Items from a dataset
start
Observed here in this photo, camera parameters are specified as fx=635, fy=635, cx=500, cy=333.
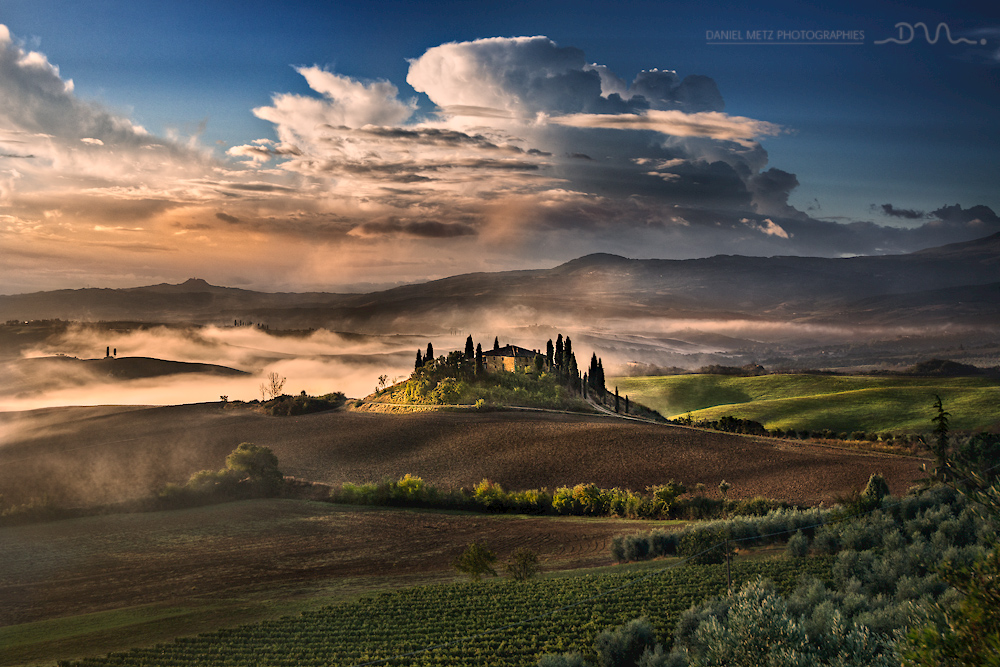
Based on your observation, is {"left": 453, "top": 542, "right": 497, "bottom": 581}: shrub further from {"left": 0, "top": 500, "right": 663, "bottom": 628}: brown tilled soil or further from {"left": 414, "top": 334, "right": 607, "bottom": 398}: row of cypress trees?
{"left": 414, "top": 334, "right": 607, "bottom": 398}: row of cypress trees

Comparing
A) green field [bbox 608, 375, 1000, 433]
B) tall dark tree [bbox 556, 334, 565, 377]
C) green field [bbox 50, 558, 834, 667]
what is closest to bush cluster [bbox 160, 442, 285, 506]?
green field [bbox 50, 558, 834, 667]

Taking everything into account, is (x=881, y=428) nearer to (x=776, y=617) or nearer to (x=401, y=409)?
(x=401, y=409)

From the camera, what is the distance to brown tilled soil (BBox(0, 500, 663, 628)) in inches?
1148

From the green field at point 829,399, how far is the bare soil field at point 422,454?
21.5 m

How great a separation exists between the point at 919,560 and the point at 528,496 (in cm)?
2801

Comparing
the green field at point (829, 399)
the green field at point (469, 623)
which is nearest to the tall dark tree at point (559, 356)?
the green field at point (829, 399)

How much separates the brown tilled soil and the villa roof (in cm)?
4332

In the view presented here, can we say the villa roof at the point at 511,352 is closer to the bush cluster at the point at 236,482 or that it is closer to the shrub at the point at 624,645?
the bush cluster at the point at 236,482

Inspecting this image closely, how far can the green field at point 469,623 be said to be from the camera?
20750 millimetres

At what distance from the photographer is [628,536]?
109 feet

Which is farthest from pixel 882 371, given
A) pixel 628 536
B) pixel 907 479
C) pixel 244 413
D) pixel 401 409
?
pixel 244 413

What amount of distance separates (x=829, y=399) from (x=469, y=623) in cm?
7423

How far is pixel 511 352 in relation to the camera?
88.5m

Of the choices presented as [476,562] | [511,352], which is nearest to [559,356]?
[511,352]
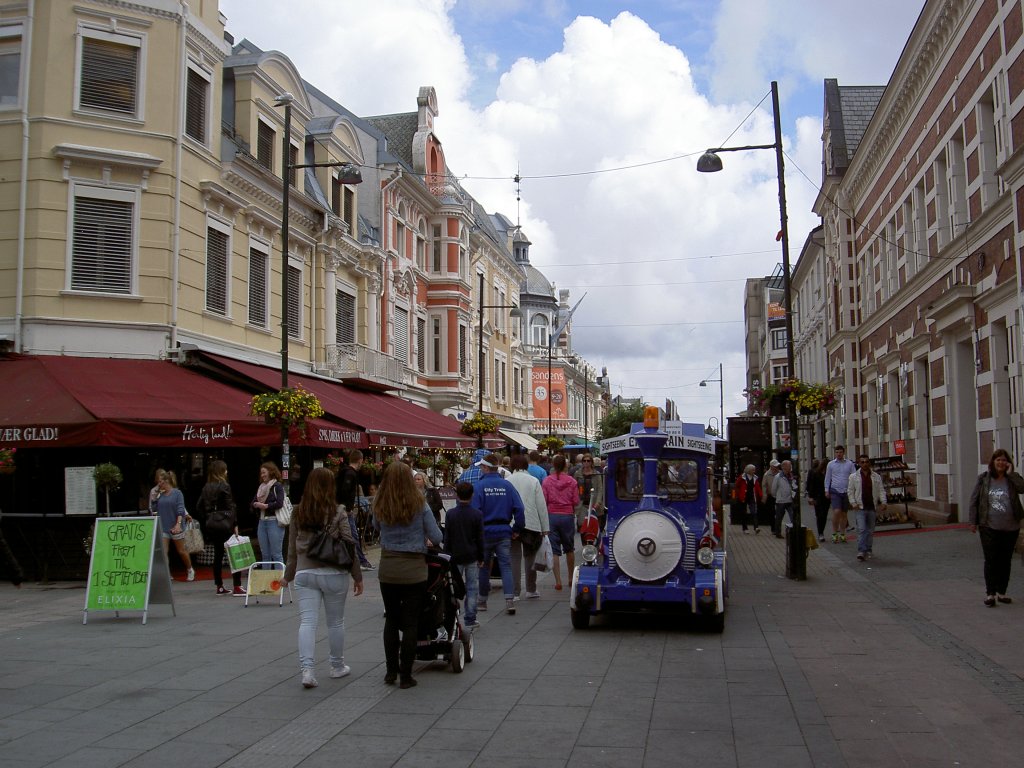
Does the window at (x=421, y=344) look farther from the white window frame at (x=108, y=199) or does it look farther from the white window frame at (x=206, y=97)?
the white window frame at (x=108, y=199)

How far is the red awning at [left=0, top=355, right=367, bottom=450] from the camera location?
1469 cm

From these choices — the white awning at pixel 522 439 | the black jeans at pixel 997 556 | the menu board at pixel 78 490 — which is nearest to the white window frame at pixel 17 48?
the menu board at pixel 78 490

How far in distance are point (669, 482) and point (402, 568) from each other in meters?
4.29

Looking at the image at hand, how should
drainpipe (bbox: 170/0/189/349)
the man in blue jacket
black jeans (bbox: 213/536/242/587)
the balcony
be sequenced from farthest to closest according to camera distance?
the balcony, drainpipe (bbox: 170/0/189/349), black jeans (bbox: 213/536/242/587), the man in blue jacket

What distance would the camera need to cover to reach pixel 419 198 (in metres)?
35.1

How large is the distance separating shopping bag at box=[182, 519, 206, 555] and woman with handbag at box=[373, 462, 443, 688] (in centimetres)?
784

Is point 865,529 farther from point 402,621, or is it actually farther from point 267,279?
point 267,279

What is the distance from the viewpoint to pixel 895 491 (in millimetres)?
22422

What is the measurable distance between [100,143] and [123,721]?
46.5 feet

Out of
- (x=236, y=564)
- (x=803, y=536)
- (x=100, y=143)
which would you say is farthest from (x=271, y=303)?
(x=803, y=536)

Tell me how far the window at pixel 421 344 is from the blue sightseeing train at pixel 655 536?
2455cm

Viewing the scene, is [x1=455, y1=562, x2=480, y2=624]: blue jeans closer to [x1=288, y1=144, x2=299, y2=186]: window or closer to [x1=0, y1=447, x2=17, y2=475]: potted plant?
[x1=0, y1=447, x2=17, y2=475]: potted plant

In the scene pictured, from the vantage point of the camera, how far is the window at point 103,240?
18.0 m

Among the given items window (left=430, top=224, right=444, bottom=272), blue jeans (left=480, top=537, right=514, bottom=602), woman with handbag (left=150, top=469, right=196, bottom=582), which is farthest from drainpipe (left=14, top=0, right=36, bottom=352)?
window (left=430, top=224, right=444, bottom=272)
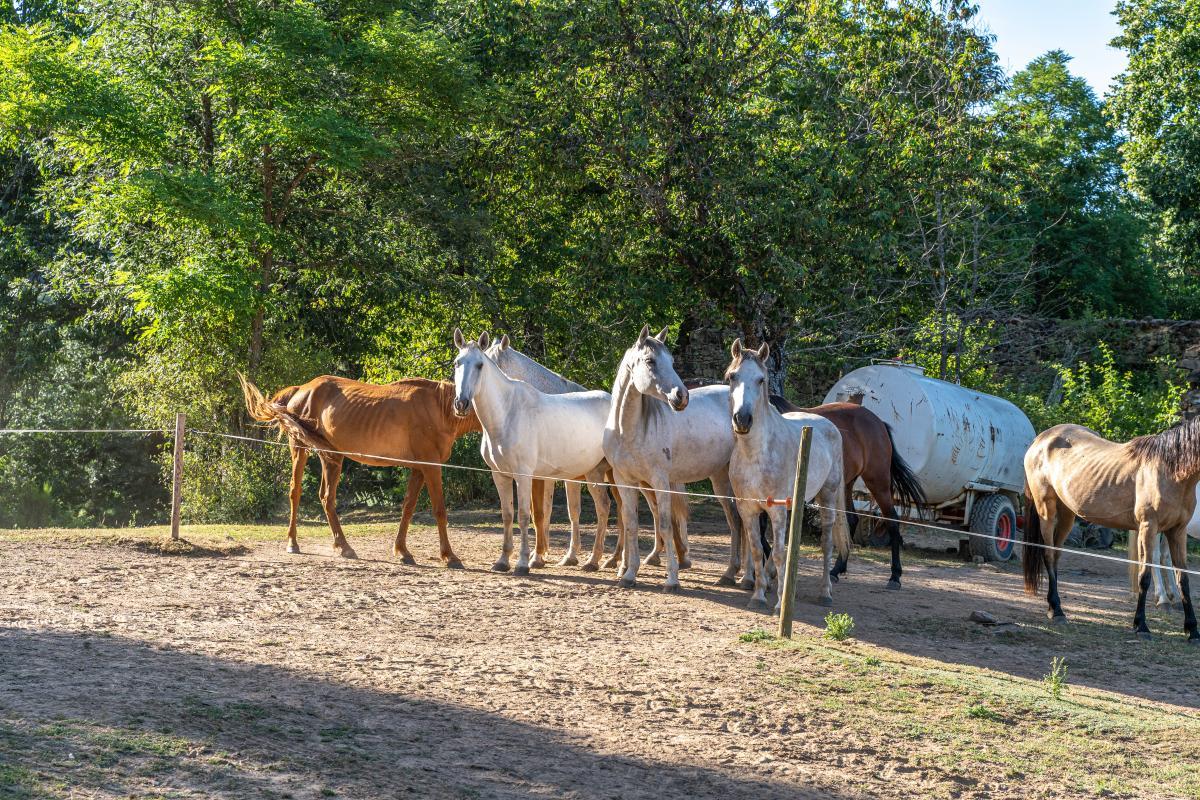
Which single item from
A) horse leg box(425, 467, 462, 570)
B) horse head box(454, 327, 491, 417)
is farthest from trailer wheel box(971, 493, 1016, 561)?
end
__WHAT THE TASK ASKS__: Rewrite the material with "camera" changed to "observer" everywhere it appears, keeping everything else the same. Leave the pictures out.

__RESPONSE BELOW__:
Observed here in this photo, observer parameters are specified as fx=635, fy=635, cx=500, cy=333.
Based on your observation, is {"left": 453, "top": 542, "right": 497, "bottom": 581}: shrub further from {"left": 0, "top": 500, "right": 663, "bottom": 628}: brown tilled soil or further from {"left": 414, "top": 334, "right": 607, "bottom": 398}: row of cypress trees?
{"left": 414, "top": 334, "right": 607, "bottom": 398}: row of cypress trees

Comparing
A) green field [bbox 608, 375, 1000, 433]
B) tall dark tree [bbox 556, 334, 565, 377]
C) green field [bbox 50, 558, 834, 667]
what is closest to bush cluster [bbox 160, 442, 285, 506]?
green field [bbox 50, 558, 834, 667]

Taking everything into account, is (x=881, y=428) nearer to (x=776, y=617) or nearer to (x=401, y=409)?
(x=401, y=409)

From the observer, what is the distance to brown tilled soil (BBox(0, 500, 663, 628)) in inches?
1148

From the green field at point 829,399, how far is the bare soil field at point 422,454?
21.5 m

How great a separation exists between the point at 919,560 and the point at 528,496 (in cm)?
2801

Comparing
the green field at point (829, 399)
the green field at point (469, 623)
which is nearest to the tall dark tree at point (559, 356)?
the green field at point (829, 399)

How much separates the brown tilled soil and the villa roof (in cm)?
4332

In the view presented here, can we say the villa roof at the point at 511,352 is closer to the bush cluster at the point at 236,482 or that it is closer to the shrub at the point at 624,645?
the bush cluster at the point at 236,482

Inspecting this image closely, how far can the green field at point 469,623 be said to be from the observer?
20750 millimetres

At what distance from the photographer is [628,536]?
109 feet

Which is farthest from pixel 882 371, given
A) pixel 628 536
B) pixel 907 479
C) pixel 244 413
D) pixel 401 409
?
pixel 244 413

What amount of distance separates (x=829, y=399) from (x=469, y=623) in cm?
7423

How far is pixel 511 352 in relation to the observer?
88.5m

Of the choices presented as [476,562] | [511,352], which is nearest to [559,356]?
[511,352]
Does the window at (x=421, y=344) look farther from the white window frame at (x=108, y=199) or does it look farther from the white window frame at (x=206, y=97)?
the white window frame at (x=108, y=199)

How far is the red awning at [left=0, top=355, right=367, bottom=450] from the observer location?
1469 cm

From these choices — the white awning at pixel 522 439 | the black jeans at pixel 997 556 | the menu board at pixel 78 490 — which is nearest to the white window frame at pixel 17 48?
the menu board at pixel 78 490

How far in distance are point (669, 482) and point (402, 568) from each other in meters?
4.29

Looking at the image at hand, how should
drainpipe (bbox: 170/0/189/349)
the man in blue jacket
black jeans (bbox: 213/536/242/587)
the balcony
be sequenced from farthest to closest according to observer distance?
the balcony, drainpipe (bbox: 170/0/189/349), black jeans (bbox: 213/536/242/587), the man in blue jacket

What distance would the observer need to cover to reach pixel 419 198 (in metres)?
35.1

How large is the distance separating shopping bag at box=[182, 519, 206, 555] and woman with handbag at box=[373, 462, 443, 688] (in centimetres)?
784

Is point 865,529 farther from point 402,621, or is it actually farther from point 267,279?
point 267,279

What is the distance from the viewpoint to pixel 895 491 (in millimetres)?
22422

What is the measurable distance between [100,143] and [123,721]?
46.5 feet

Out of
- (x=236, y=564)
- (x=803, y=536)
- (x=100, y=143)
which would you say is farthest from (x=271, y=303)?
(x=803, y=536)

Tell me how far the window at pixel 421 344 is from the blue sightseeing train at pixel 655 536?
2455cm

Viewing the scene, is [x1=455, y1=562, x2=480, y2=624]: blue jeans closer to [x1=288, y1=144, x2=299, y2=186]: window or closer to [x1=0, y1=447, x2=17, y2=475]: potted plant?
[x1=0, y1=447, x2=17, y2=475]: potted plant

In the scene pictured, from the vantage point of the observer, how far is the window at point 103,240?
18.0 m

Among the given items window (left=430, top=224, right=444, bottom=272), blue jeans (left=480, top=537, right=514, bottom=602), woman with handbag (left=150, top=469, right=196, bottom=582), which is farthest from drainpipe (left=14, top=0, right=36, bottom=352)?
window (left=430, top=224, right=444, bottom=272)
Which single item from
A) horse leg box(425, 467, 462, 570)
B) horse head box(454, 327, 491, 417)
is farthest from trailer wheel box(971, 493, 1016, 561)?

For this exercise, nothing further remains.